Berliner Mauerweg

Berliner Mauerweg am 10.11.2010

Die Fakten zuerst:

  • Start: 7:02 h in Lichtenrade, Mozartstraße
  • Sonnenaufgang: 7:16 h
  • Sonnenuntergang: 16:22 h
  • Ankunft: 16:43 h
  • Zeit unterwegs: 9 h 41 min
  • Fahrzeit lt. Fahrradcomputer: 8 h 40 min
  • Distanz lt. GPS-Tracker: 173,5 km
  • Max. Geschwindigkeit: 47 km/h
  • Schnitt: 19,3 km/h
  • Temperatur am Start: 0°C
  • Am Ziel: 7°C
  • Wetter: trocken, größtenteils sonnig

Die Motivation:

So manch einer stellt sich die Frage, wie man solch eine Distanz über z.T. schlechte Wegstrecke fahren kann und dazu auch noch im November, wo es kalt ist und es nur ca. 9 h Tageslicht gibt.

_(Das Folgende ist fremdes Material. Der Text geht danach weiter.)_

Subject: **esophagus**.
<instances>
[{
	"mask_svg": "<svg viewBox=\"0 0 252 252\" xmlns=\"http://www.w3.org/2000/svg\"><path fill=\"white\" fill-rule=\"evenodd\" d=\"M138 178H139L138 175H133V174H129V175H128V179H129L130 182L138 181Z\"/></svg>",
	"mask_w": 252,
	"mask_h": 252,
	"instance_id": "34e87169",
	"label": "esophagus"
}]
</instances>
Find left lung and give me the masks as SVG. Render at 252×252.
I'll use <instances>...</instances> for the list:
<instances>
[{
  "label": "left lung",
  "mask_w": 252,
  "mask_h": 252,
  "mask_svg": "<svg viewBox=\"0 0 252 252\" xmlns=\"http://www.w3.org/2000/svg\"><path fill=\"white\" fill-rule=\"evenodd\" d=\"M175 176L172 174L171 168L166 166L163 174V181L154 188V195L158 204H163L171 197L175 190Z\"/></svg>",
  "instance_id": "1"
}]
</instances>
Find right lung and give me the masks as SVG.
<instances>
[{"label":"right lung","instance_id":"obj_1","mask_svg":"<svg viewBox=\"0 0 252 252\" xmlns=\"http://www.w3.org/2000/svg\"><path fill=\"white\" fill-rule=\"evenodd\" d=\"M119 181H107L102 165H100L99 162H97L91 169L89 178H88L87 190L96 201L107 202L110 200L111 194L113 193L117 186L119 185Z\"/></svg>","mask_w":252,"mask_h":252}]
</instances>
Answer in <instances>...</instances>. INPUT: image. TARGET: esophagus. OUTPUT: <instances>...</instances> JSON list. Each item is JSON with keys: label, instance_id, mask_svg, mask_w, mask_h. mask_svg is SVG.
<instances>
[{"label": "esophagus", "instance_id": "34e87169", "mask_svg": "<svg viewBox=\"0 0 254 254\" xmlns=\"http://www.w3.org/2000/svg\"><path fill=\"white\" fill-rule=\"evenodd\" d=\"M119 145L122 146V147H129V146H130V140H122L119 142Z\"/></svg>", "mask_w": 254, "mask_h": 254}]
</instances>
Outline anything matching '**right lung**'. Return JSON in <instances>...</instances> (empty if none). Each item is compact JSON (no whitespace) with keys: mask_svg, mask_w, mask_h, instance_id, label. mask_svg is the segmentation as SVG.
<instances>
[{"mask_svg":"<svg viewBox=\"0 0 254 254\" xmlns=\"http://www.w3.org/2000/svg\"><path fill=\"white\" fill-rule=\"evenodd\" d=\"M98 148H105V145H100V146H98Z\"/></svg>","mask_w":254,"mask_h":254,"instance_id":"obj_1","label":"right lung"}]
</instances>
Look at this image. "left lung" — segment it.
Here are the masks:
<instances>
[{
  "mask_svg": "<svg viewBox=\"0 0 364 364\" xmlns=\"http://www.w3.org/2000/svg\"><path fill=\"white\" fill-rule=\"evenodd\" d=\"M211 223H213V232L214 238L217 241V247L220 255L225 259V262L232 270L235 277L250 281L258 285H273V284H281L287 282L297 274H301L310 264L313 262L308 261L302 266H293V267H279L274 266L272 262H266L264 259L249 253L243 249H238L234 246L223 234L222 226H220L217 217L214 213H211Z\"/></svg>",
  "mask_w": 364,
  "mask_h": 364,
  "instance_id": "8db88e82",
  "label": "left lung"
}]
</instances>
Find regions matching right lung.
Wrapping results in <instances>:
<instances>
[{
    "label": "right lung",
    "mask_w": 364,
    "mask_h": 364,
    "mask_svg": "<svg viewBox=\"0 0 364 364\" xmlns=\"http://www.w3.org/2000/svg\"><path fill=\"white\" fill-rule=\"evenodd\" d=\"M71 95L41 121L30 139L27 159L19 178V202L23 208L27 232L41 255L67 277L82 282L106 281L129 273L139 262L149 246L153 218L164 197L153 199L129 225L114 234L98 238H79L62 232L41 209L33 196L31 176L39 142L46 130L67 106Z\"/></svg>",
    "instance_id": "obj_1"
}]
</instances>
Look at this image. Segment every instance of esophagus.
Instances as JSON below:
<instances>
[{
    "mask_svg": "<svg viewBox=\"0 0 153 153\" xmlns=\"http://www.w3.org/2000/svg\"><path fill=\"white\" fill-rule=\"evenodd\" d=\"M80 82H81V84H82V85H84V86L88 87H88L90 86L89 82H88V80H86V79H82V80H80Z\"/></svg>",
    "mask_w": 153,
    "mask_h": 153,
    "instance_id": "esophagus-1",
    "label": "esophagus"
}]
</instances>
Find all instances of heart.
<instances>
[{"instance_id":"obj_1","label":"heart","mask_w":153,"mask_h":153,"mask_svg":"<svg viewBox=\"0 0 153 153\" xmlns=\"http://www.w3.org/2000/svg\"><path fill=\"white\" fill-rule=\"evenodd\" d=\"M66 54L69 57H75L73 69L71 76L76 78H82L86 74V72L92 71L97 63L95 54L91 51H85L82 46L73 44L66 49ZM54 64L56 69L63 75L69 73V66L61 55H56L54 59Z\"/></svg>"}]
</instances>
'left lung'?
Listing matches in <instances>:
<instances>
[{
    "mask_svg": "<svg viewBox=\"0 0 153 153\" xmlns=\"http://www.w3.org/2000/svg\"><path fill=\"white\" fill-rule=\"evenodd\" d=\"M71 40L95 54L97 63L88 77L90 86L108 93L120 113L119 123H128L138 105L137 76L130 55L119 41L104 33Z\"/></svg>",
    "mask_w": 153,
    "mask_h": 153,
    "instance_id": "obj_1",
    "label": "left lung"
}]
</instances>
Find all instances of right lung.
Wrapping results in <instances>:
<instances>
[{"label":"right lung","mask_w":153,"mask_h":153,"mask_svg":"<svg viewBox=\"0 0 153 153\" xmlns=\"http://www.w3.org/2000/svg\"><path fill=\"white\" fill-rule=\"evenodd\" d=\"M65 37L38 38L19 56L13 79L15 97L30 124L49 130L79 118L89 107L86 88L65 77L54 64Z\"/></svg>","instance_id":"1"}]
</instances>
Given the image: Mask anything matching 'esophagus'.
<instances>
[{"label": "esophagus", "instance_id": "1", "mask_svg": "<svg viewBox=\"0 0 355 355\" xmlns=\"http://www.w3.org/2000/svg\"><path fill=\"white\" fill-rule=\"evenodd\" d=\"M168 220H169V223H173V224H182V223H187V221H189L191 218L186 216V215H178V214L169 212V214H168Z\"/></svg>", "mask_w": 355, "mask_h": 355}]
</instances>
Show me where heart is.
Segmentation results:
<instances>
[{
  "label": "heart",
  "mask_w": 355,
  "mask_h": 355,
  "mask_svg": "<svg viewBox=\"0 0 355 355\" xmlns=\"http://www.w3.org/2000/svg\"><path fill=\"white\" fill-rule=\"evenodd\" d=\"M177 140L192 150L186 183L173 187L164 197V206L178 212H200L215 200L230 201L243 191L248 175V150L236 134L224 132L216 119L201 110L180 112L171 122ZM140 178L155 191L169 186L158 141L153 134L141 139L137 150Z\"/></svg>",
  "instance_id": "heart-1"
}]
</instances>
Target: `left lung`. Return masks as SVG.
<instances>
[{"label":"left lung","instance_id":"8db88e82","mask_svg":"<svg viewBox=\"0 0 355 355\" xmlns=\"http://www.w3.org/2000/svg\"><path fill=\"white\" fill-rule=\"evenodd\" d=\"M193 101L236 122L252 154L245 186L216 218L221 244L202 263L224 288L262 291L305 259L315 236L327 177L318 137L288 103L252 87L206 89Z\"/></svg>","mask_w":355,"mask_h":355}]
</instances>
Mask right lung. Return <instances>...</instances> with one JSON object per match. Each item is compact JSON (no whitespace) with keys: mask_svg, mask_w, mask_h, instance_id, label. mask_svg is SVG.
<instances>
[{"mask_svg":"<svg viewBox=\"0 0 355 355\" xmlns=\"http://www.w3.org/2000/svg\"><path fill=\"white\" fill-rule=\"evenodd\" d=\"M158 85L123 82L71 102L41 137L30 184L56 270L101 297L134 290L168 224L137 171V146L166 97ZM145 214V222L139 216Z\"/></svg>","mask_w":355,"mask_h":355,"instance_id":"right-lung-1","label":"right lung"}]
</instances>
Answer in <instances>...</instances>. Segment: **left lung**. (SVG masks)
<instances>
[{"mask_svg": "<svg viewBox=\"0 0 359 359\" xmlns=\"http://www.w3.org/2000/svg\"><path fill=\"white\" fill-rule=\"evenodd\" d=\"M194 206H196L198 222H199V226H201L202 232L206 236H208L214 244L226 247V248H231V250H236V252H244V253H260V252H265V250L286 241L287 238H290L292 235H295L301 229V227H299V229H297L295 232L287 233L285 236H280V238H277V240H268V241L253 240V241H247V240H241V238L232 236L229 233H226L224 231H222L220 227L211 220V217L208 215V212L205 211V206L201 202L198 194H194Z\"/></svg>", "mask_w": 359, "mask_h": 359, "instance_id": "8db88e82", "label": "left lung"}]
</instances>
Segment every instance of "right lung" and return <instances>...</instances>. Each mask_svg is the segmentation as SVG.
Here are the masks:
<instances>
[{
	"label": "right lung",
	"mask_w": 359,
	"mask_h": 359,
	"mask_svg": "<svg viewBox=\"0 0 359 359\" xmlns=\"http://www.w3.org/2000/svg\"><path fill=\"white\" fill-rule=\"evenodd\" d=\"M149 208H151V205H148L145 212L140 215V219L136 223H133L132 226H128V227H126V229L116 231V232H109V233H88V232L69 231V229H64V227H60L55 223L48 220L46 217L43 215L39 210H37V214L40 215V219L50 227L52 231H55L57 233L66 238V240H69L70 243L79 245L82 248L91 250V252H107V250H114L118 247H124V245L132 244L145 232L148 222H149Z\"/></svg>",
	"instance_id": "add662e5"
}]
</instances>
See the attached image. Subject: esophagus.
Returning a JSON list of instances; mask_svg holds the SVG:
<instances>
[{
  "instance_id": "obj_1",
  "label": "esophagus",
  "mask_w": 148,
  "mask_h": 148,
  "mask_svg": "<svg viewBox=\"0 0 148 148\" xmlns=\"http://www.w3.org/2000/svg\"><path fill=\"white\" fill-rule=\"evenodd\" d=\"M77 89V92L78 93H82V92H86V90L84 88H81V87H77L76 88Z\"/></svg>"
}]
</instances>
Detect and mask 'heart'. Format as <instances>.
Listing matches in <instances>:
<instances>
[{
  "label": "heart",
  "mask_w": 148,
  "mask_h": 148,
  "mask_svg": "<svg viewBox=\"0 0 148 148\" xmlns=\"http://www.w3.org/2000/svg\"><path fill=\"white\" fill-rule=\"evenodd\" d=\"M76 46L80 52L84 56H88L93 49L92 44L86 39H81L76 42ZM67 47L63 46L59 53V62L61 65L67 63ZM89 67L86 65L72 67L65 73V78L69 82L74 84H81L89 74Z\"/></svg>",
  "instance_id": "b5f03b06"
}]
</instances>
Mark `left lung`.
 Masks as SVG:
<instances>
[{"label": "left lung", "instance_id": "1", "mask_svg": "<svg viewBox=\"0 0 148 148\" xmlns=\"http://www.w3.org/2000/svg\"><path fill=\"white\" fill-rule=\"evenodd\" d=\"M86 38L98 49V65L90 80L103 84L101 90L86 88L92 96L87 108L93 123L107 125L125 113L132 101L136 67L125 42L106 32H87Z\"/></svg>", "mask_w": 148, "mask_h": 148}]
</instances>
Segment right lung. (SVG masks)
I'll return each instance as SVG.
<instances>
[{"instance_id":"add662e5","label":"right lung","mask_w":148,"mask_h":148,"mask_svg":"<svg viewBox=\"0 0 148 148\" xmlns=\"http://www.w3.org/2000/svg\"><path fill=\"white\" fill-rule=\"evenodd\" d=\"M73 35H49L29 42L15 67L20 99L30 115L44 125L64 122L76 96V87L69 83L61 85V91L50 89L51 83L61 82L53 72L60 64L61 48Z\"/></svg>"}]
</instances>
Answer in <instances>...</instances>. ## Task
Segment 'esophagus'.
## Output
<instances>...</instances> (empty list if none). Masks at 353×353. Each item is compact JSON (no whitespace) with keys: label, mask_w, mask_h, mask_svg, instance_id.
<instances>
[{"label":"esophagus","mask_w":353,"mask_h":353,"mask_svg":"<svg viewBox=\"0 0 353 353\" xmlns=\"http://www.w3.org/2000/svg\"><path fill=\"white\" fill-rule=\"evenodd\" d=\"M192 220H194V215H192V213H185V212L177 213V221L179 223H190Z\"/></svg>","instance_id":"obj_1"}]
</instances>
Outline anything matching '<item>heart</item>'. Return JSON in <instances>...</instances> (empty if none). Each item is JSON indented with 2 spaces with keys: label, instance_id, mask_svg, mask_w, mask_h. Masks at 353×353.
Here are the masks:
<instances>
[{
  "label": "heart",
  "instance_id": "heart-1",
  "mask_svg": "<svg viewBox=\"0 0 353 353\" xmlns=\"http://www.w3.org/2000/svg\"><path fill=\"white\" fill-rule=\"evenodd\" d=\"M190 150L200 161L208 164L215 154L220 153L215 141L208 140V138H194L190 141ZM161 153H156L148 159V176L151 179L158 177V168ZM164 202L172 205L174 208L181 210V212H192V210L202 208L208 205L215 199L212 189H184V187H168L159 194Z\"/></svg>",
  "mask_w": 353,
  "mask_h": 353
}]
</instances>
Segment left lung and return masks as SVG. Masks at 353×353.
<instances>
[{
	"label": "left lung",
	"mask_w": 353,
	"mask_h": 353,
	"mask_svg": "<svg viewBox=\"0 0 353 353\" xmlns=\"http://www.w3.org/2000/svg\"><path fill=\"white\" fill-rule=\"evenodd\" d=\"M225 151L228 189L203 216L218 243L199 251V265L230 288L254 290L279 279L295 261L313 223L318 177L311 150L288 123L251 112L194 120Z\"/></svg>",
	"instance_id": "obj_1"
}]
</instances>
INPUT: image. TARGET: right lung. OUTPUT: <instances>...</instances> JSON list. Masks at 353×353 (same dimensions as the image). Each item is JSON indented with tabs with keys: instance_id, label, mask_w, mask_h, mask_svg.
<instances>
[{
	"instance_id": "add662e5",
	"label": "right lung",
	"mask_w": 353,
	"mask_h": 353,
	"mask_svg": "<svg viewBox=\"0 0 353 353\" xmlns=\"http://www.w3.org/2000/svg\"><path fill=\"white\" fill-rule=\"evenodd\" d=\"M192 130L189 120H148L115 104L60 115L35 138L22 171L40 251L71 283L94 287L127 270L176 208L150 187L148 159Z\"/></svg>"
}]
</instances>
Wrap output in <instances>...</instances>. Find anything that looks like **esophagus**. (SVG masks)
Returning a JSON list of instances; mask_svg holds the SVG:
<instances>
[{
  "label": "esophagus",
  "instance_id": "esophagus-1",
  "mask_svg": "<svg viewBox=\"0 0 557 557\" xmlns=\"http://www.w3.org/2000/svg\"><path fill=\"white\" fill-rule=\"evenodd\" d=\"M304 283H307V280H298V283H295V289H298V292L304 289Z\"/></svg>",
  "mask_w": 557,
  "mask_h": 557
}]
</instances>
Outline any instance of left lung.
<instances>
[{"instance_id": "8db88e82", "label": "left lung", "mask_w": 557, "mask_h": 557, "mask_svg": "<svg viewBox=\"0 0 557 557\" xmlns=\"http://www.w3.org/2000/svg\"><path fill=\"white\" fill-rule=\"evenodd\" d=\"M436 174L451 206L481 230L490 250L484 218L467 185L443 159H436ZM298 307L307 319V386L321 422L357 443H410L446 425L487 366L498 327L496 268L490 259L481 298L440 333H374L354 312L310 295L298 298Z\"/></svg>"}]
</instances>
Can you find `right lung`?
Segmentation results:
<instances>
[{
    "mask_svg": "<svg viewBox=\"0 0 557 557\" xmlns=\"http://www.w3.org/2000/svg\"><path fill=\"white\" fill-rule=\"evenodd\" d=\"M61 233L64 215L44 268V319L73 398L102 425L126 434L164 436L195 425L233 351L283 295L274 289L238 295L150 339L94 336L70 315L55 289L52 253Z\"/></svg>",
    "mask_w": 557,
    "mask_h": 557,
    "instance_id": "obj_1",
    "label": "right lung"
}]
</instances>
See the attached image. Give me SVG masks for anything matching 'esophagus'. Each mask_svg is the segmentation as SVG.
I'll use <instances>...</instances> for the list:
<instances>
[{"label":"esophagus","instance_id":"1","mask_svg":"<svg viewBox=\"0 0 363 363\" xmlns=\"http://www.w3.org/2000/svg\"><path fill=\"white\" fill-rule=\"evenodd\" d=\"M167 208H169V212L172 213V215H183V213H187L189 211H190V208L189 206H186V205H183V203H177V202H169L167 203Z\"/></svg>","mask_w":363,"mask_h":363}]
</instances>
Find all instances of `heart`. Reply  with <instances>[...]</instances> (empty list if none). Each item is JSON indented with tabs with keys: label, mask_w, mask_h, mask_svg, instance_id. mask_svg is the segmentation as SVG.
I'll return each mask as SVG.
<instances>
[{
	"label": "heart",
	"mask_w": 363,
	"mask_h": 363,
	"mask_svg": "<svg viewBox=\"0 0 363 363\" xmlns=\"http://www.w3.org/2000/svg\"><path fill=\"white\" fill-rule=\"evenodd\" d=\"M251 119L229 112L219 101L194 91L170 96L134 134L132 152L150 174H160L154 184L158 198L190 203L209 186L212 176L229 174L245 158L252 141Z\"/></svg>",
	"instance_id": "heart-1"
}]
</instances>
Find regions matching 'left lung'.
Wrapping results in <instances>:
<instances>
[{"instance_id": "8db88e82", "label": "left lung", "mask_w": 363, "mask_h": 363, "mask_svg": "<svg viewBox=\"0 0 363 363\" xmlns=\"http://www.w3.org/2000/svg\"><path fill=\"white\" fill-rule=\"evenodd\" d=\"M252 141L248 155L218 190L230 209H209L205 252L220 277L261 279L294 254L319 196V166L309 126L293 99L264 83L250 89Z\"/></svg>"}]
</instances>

Meine Antwort darauf ist, dass man sich in allen Bereichen des Lebens hohe Ziele stecken kann und entsprechende Genugtuung erfährt, wenn die Umsetzung so funktioniert, wie es die Planung vorgesehen hat. Mit Sicherheit bleibt mir dieser Tag lange positiv in Erinnerung. In der Vergangenheit haben mich immer wieder sportliche Themen gereizt, die etwas verrückt sind oder ganz bestimmte Fähigkeiten erfordern, seien es Eierlauf, Bierkastenlauf um den Schlachtensee, 100 km Winterlaufserie, Berliner Funkturmlauf oder auch Drachenbootrennen – einige Urkunden zeugen noch davon.

 

Die Planung:

Ich habe die Tour bereits in 3 Etappen im Oktober 2006 absolviert, somit wusste ich in etwa, was mich erwartet. Damals war ich nach dem Buch von Michael Cramer „Berliner Mauerradweg“ gefahren und natürlich nach der Beschilderung. Mir war in Erinnerung geblieben, dass es immer wieder Stellen gibt, wo man nicht mehr sicher ist, ob man noch auf Kurs ist oder nicht. Außerdem „lebt“ der Mauerweg, d.h. bestimmte Passagen sind irgendwann nicht mehr nutzbar, sei es durch Bauarbeiten oder andere Umstände. Im Idealfall gibt es dann eine ausgeschilderte Alternativroute.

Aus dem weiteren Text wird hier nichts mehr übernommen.